Only the lines from the start of the data through the one containing "family: Scincidae" belong in your answer; return them exactly.
=-=-=-=-=
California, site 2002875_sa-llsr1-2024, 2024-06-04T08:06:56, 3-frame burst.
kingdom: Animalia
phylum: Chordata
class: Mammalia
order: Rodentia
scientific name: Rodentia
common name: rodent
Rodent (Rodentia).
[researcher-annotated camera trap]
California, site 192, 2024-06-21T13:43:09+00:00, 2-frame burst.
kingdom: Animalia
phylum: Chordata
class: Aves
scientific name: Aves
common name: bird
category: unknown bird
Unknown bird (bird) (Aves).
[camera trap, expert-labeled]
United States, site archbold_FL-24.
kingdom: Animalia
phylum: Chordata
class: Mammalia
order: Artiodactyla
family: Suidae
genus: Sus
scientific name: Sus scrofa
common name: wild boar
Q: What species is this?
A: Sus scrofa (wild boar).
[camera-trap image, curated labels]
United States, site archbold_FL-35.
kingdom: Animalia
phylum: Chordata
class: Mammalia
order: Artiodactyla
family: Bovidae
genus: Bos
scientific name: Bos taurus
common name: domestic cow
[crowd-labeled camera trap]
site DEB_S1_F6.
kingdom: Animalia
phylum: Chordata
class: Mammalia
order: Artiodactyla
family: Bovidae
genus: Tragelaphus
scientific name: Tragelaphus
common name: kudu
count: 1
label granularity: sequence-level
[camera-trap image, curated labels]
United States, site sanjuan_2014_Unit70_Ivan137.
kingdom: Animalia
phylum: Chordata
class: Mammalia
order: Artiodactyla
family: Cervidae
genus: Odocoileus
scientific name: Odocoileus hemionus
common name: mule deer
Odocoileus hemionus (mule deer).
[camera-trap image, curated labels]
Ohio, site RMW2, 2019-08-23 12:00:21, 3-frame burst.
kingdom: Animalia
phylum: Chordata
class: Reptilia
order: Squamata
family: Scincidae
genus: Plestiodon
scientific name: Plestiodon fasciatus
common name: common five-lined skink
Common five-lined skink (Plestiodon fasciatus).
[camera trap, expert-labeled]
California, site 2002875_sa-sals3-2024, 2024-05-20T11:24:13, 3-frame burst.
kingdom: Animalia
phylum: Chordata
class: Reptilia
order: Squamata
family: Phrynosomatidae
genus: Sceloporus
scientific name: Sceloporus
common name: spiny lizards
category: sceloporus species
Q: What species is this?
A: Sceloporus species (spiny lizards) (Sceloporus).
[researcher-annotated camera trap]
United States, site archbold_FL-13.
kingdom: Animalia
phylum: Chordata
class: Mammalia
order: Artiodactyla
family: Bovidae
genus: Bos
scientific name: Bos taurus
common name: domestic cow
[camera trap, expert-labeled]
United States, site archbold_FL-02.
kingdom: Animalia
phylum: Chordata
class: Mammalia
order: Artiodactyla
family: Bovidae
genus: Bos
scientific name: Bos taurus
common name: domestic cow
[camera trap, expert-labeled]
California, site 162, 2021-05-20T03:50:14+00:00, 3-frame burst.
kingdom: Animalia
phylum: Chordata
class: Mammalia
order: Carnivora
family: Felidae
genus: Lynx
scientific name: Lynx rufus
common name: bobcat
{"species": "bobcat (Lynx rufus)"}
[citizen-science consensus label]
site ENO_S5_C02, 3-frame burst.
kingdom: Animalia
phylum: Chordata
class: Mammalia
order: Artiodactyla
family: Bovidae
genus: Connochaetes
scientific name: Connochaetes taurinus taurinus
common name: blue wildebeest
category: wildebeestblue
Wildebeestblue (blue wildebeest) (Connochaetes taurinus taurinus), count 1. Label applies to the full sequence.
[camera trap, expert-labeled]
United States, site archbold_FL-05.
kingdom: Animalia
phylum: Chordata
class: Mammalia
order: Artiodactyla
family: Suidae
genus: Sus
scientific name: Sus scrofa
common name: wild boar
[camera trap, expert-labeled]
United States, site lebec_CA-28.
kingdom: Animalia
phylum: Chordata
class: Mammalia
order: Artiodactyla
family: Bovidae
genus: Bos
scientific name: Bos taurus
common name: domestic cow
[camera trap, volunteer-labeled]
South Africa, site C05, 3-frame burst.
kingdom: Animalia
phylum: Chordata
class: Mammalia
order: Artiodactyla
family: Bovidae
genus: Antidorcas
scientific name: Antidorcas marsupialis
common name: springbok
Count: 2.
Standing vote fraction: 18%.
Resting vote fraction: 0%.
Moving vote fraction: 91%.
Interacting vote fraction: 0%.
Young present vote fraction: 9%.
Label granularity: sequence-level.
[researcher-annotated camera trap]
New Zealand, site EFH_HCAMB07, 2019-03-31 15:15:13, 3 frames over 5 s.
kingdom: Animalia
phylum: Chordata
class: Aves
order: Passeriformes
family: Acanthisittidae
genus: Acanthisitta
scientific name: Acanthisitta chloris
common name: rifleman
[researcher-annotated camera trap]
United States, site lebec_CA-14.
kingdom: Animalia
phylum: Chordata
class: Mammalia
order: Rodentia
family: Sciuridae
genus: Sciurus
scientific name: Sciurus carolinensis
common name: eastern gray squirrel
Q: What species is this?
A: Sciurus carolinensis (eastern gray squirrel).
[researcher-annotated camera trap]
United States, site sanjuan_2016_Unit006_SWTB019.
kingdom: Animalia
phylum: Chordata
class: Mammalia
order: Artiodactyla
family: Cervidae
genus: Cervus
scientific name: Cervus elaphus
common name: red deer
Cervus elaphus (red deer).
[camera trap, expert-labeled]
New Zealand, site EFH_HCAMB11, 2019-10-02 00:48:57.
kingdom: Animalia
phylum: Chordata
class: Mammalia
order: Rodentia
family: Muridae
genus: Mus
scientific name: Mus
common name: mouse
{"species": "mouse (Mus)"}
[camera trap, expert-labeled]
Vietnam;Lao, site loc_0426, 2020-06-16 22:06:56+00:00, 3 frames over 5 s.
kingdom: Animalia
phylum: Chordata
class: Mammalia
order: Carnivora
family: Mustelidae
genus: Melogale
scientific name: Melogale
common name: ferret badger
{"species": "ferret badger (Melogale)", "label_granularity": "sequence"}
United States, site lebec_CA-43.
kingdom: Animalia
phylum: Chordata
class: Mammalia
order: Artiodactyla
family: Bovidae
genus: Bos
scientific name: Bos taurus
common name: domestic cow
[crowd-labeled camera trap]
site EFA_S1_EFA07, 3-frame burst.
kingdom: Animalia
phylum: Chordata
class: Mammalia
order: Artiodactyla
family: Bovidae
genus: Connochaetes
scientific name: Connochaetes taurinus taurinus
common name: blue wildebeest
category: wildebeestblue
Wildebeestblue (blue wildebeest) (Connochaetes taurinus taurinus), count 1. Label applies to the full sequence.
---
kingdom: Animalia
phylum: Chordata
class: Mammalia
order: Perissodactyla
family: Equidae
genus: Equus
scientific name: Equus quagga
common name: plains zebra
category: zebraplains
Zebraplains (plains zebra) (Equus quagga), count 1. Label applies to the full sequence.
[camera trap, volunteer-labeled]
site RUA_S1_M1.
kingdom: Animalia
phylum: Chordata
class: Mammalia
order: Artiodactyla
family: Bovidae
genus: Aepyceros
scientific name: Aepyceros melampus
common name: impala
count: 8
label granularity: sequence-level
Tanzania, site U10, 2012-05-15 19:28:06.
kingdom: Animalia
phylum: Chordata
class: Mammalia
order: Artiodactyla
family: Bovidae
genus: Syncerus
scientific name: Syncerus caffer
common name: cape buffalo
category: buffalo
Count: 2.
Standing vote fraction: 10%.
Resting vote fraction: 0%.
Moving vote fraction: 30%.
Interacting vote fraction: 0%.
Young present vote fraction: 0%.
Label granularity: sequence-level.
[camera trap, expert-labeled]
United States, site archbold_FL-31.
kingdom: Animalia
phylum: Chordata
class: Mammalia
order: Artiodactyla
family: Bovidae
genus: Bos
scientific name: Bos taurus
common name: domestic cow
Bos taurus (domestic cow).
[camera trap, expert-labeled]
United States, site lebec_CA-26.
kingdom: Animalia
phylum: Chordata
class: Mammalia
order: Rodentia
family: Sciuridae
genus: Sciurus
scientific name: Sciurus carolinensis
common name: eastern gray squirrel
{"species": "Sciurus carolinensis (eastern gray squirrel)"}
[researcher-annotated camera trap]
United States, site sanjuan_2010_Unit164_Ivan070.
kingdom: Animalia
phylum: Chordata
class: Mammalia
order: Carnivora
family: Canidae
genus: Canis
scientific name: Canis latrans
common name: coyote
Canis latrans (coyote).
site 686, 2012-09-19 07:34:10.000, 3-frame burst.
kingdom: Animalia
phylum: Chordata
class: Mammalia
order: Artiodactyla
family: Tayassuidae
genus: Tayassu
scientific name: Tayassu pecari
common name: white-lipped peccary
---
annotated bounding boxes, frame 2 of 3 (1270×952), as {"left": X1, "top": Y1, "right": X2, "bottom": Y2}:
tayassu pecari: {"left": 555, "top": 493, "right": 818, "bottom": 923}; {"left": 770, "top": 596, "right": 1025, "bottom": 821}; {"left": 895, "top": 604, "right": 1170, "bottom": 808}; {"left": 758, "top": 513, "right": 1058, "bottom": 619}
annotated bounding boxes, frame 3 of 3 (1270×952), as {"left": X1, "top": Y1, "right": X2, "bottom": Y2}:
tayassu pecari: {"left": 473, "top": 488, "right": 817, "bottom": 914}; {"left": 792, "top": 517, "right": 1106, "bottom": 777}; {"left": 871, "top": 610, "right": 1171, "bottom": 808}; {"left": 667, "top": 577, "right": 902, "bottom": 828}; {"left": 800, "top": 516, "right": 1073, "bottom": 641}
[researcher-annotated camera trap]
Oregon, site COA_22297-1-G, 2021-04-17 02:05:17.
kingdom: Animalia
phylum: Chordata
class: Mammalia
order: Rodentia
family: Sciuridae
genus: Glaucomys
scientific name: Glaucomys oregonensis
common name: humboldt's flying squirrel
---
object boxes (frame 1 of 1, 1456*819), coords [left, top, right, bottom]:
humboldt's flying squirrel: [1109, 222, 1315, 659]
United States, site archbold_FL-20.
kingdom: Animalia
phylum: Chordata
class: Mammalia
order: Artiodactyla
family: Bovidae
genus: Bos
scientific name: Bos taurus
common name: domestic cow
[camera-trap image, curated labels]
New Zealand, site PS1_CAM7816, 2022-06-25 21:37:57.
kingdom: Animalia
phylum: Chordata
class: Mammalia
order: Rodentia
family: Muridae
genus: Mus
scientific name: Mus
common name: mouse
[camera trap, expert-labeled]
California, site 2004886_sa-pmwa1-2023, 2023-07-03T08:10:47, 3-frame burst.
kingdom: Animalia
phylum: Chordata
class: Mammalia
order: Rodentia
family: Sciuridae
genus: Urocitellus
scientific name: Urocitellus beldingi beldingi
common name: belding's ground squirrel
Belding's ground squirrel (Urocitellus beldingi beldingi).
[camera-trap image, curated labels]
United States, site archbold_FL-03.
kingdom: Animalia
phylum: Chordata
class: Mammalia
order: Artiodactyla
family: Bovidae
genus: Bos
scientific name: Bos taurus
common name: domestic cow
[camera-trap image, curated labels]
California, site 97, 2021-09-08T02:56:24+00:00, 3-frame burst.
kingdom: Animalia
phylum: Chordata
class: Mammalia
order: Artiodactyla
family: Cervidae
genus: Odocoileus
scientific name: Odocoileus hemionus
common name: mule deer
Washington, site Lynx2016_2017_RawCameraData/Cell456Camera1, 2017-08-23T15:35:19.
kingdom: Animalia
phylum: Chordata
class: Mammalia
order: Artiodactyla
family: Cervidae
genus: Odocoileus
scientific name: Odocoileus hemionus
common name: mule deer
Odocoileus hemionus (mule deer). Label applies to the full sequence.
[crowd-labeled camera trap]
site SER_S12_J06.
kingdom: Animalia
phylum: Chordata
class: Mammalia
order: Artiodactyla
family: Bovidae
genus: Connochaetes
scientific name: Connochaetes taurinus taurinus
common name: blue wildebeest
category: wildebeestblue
=-=-=-=-=
Task solution —
California, site 2002875_sa-llsr1-2024, 2024-06-04T08:06:56, 3-frame burst.
kingdom: Animalia
phylum: Chordata
class: Mammalia
order: Rodentia
scientific name: Rodentia
common name: rodent
Rodent (Rodentia).
[researcher-annotated camera trap]
California, site 192, 2024-06-21T13:43:09+00:00, 2-frame burst.
kingdom: Animalia
phylum: Chordata
class: Aves
scientific name: Aves
common name: bird
category: unknown bird
Unknown bird (bird) (Aves).
[camera trap, expert-labeled]
United States, site archbold_FL-24.
kingdom: Animalia
phylum: Chordata
class: Mammalia
order: Artiodactyla
family: Suidae
genus: Sus
scientific name: Sus scrofa
common name: wild boar
Q: What species is this?
A: Sus scrofa (wild boar).
[camera-trap image, curated labels]
United States, site archbold_FL-35.
kingdom: Animalia
phylum: Chordata
class: Mammalia
order: Artiodactyla
family: Bovidae
genus: Bos
scientific name: Bos taurus
common name: domestic cow
[crowd-labeled camera trap]
site DEB_S1_F6.
kingdom: Animalia
phylum: Chordata
class: Mammalia
order: Artiodactyla
family: Bovidae
genus: Tragelaphus
scientific name: Tragelaphus
common name: kudu
count: 1
label granularity: sequence-level
[camera-trap image, curated labels]
United States, site sanjuan_2014_Unit70_Ivan137.
kingdom: Animalia
phylum: Chordata
class: Mammalia
order: Artiodactyla
family: Cervidae
genus: Odocoileus
scientific name: Odocoileus hemionus
common name: mule deer
Odocoileus hemionus (mule deer).
[camera-trap image, curated labels]
Ohio, site RMW2, 2019-08-23 12:00:21, 3-frame burst.
kingdom: Animalia
phylum: Chordata
class: Reptilia
order: Squamata
family: Scincidae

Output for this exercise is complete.